The Buddha stepped on all four sides of the mountain, leaving footprints in the rock which are known as the Four Immutable Nails of Kailash (mi 'gyur ba'i gzer bzhi). Ravana thus was unable to lift the mountain. Then the Buddha sat on a rock in front of the mountain and taught Dharma to the naga king Anavatapta, the lord of the Lake Manasarovar. He then taught the Lankavatara Sutra to Ravana, and blessed him and his consort as the Glorious Wisdom Protector, the Great Being and Consort (dpal ye shes mgon po beng chen lcam dral).
Mt. Kailash was later blessed by Guru Padmasambhava, and became famous after Jetsun Milarepa lived there and held his contest of miracles with Naro Bonchung. (When Jetsun Milarepa and the Bonpo Naro Bonchung held their famous contest of miracles to decide who would retain supremacy over the sacred mountain, they left imprints of their feet in the rocks and many other miraculous signs.
See G. C. C. Chang, (1962, vol. 1, pp. 215-224). Later Gyalwa Gotsangpa (rgod tshang pa mgon po rdo rje), Linge Repa (gling rje ras pa) (1128-1188), and many other great meditators lived ascetic lives at the foot of Mt. Kailash.

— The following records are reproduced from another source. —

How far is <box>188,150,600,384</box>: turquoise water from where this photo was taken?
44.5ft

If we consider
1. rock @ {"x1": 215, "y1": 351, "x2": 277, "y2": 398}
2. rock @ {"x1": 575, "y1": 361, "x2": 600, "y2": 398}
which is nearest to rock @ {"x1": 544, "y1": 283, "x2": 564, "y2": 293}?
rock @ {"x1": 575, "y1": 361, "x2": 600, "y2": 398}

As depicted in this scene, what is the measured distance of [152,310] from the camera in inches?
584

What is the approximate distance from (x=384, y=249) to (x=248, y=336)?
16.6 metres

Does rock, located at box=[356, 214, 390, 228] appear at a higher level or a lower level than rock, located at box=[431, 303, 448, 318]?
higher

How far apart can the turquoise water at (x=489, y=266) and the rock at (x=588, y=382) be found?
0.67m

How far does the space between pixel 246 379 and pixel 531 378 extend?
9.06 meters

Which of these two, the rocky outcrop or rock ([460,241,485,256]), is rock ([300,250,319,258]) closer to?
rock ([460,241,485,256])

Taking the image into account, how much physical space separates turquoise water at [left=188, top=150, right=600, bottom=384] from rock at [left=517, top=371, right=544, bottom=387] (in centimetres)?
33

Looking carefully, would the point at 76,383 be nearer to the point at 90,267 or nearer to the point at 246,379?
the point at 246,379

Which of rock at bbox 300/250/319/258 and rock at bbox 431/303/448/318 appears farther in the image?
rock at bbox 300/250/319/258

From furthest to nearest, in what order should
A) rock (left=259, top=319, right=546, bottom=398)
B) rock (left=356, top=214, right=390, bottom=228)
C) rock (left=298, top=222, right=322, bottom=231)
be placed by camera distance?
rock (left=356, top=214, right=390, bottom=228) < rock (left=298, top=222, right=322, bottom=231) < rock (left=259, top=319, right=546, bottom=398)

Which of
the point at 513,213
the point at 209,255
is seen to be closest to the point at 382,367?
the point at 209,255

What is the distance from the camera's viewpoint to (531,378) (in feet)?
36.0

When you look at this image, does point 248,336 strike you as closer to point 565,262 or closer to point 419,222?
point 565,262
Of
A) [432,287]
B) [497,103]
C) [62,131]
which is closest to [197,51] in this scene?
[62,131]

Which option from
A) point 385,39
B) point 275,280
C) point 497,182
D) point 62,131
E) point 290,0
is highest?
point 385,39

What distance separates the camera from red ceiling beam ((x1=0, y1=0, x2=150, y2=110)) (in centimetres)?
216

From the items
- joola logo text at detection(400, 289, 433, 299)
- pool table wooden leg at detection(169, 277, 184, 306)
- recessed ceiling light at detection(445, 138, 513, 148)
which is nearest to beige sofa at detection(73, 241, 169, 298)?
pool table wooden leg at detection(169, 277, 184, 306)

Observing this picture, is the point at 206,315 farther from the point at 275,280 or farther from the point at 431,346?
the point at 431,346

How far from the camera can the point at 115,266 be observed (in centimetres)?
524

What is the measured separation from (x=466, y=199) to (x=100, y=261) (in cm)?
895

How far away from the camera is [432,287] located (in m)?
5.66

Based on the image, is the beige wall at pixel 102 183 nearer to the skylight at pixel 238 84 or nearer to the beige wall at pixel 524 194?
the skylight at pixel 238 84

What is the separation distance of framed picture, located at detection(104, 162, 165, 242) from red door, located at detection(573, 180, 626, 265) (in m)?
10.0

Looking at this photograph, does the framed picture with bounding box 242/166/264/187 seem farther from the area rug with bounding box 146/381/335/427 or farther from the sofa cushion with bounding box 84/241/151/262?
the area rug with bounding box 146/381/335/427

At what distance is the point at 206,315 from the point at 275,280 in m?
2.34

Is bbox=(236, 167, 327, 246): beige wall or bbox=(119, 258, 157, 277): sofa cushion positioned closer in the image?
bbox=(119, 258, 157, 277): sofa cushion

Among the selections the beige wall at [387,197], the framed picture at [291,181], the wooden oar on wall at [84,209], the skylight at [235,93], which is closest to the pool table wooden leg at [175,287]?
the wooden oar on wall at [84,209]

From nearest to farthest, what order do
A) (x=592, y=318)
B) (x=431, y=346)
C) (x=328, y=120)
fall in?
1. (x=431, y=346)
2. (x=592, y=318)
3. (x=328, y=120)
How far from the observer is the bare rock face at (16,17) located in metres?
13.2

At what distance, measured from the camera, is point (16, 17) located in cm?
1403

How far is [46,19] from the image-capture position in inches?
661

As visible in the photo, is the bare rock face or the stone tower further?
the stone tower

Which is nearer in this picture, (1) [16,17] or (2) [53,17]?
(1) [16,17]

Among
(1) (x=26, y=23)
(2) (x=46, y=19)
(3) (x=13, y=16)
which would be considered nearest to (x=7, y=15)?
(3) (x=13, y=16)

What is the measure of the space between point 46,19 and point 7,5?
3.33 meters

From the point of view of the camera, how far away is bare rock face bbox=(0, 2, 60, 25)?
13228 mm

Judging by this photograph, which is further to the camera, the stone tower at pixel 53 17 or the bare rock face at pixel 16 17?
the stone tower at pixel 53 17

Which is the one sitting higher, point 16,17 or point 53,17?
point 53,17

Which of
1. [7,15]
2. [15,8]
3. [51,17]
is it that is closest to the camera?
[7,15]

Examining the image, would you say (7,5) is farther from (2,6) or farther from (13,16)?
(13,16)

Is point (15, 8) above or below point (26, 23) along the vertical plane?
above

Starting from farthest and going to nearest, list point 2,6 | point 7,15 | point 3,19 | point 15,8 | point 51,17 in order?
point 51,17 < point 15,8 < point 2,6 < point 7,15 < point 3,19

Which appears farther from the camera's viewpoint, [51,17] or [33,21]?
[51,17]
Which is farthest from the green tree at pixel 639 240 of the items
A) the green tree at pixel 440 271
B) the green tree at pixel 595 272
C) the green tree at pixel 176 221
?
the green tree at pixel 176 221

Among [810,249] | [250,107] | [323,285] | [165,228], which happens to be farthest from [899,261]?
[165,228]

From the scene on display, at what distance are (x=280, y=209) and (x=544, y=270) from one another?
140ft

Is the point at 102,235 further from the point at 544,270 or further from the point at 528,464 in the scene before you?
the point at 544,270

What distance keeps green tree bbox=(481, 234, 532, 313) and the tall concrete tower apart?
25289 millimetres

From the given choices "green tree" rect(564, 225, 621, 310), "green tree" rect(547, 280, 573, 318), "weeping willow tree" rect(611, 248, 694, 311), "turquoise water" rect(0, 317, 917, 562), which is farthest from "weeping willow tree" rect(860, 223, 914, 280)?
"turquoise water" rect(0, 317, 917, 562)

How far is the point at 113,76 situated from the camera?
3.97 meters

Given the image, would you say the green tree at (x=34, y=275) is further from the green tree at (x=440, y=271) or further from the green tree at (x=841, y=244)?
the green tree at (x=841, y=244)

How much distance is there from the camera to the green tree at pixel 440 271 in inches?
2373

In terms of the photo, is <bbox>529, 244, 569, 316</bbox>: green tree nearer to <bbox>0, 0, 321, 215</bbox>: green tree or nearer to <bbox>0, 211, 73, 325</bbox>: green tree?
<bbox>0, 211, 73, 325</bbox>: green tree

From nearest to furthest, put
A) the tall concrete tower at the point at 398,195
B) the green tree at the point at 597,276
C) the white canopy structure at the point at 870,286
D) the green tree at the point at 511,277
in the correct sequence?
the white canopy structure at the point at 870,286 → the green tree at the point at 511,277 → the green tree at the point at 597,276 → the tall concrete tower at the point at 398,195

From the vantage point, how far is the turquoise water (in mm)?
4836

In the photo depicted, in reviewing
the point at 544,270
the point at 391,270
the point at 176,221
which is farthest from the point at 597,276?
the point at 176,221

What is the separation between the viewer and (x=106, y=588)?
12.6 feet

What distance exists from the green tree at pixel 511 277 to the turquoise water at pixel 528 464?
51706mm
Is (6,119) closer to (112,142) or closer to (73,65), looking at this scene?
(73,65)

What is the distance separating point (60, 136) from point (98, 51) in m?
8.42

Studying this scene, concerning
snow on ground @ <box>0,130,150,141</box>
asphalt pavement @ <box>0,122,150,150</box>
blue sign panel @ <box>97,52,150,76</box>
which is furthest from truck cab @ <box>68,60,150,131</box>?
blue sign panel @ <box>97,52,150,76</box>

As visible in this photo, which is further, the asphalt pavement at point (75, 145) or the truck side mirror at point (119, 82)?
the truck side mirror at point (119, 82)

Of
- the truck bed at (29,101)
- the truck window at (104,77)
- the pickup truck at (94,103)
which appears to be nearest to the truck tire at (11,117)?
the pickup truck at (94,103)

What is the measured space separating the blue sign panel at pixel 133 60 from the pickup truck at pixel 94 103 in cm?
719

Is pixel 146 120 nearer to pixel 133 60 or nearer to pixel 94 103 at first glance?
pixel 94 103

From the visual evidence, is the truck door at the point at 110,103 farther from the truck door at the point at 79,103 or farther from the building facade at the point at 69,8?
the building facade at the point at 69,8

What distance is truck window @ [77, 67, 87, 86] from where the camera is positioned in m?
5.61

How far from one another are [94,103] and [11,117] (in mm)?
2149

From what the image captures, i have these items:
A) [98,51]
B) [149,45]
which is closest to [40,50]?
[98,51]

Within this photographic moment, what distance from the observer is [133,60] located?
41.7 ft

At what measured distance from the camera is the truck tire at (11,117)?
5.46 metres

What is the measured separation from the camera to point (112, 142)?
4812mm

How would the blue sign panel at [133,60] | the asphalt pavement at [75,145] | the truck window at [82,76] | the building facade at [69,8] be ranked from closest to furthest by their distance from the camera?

In particular, holders of the Drigung Kagyu lineage frequented this place in great numbers. Drigung Jigten Gonpo ('bri gung 'jigs rten mgon po 1143-1217) had a dream in which the guardian deities of the Three Sacred Places of Tsari, Lapchi, and Kailash came and prostrated themselves before him, requesting him to go and bless their territories. Jigten Gonpo replied that he would send great meditators instead. Accordingly, he dispatched 80 hermits to each place. Some years later, he reputedly sent 900 hermits and finally 55,525 practitioners to each site (see Huber, 1989).
At Kailash these were under the leadership of the great pandita Yakgangpa (pan chen yag sgang pa), who is also called (according to MK, pg. 59), Dorzin Guhya Gangpa (rdor 'dzin guh ya sgang pa); at Lapchi the practitioners were led by Geshe Paldrak (dge bshes dpal grags, 12th-13th century); and at Tsari they were under the guidance of Dorzin Gowoche (rdor 'dzin mgo bo che). In the Three Sacred Places of Tsari, Lapchi, and Kailash, Dorzin (rdor 'dzin = Holder of the Vajra) usually refers to a spiritual master or an administrator sent from Drigung Monastery as representative of the Drigung hierarchs. (see Petech 1978, 317.) (MR-ShabkarNotes).